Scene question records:

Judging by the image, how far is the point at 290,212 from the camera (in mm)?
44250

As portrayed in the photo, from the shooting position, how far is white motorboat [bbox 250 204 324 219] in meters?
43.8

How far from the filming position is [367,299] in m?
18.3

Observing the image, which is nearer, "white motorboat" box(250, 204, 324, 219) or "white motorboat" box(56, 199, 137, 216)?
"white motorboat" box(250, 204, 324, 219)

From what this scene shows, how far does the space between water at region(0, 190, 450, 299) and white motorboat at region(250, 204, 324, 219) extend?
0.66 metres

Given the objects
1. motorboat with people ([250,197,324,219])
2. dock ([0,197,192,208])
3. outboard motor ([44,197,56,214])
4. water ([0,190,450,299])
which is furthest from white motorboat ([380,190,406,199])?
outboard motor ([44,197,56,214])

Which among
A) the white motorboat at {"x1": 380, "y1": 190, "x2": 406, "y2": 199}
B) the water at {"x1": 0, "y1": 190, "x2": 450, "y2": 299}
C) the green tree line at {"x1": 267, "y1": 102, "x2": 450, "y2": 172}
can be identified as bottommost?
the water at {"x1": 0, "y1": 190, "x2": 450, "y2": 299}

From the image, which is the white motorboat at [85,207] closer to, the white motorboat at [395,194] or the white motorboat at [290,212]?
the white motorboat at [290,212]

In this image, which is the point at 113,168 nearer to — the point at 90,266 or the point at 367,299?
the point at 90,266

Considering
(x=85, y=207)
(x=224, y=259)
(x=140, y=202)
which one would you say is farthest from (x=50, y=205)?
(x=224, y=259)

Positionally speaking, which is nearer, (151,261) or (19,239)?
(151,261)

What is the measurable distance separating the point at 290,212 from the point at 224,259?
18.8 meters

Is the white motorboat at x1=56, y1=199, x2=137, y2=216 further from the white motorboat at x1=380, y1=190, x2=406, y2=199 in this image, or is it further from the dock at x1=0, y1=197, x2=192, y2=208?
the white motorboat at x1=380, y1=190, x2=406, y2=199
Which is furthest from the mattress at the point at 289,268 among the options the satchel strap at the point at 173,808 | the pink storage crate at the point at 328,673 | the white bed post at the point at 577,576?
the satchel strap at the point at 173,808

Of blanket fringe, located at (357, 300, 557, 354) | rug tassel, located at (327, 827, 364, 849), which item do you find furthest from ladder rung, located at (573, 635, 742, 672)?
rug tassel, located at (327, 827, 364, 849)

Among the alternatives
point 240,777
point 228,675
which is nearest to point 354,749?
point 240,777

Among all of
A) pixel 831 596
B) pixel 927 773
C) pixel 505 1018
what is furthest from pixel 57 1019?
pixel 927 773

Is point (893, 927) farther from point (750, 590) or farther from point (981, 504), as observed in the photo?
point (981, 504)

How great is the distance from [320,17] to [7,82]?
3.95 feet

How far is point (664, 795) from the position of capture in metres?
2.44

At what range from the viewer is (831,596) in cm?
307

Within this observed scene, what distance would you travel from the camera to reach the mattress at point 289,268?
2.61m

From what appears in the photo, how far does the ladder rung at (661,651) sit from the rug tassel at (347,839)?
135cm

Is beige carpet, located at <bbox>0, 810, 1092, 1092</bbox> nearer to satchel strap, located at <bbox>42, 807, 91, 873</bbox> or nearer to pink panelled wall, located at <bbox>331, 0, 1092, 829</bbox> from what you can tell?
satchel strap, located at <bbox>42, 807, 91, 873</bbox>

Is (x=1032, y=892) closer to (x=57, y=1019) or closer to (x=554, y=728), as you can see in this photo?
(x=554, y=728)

### What is being asked
Reproduce word for word the stretch from the line that contains "At what range" through the end of the entries.

### Exercise solution
At what range from the viewer is (831,596) in cm?
307

Within this observed scene, what distance would you travel from the camera to reach the mattress at point 289,268?
2.61m

From what appears in the photo, how far does the ladder rung at (661,651) sit from the rug tassel at (347,839)?
135cm

Is beige carpet, located at <bbox>0, 810, 1092, 1092</bbox> nearer to satchel strap, located at <bbox>42, 807, 91, 873</bbox> or nearer to pink panelled wall, located at <bbox>331, 0, 1092, 829</bbox> from what you can tell?
satchel strap, located at <bbox>42, 807, 91, 873</bbox>

Is (x=1032, y=892) closer to (x=57, y=1019) or closer to (x=554, y=728), as you can see in this photo?
(x=554, y=728)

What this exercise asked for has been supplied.